Aside from these general tendencies in Williams' Reporter series, there are a few very interesting artistic tools which he employs. He builds directional arrows right into the panels so that they distort the borders. Flashback scenes, which are particularly abundant in the short story collection are rendered with either charcoal or very soft graphite while the present time story is rendered in sharp inked lines. In terms of narrative features, Williams based the story in number two on David Lean's A Brief Encounter and got the death threat scene in number one from Jack Nicholson's script for the film Flight to Fury.

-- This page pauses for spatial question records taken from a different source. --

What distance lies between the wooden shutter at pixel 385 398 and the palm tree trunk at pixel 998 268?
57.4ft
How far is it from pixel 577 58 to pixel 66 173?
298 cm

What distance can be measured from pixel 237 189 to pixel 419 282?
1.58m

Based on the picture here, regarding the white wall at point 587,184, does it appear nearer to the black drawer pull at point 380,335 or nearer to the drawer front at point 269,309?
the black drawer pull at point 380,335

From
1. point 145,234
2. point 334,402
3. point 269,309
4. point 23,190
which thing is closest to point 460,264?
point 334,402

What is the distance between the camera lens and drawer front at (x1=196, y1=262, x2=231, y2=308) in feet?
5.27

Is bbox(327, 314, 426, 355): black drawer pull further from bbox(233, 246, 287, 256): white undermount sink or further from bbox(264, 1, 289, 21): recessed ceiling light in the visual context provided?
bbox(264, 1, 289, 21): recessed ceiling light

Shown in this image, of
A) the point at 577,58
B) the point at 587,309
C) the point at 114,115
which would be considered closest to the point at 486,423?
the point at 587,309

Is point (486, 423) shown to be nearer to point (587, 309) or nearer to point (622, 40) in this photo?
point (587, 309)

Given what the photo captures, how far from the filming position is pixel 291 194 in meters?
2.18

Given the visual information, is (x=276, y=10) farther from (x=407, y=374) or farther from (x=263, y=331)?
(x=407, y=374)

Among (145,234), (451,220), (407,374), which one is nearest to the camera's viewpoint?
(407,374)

Certainly, Williams earned the Xeric Grant that helped make Reporter #3, including its beautiful cover, possible. His artistic and narrative styles are extremely complimentary and he has a good feel for dialogue. Though Reporter is rife with seemingly fantastic characters and situations, overall it has a very real feel to it. There is, however, a plot lurking in the background - involving a stolen antique - that threatens to unify the related situations into one grand, conspiracy-theory-informed plot. I worry that the development of this plot will push Reporter away from its realistic strangeness into epic blockbuster, though all I can do at this point is wonder and eagerly await Reporter #4.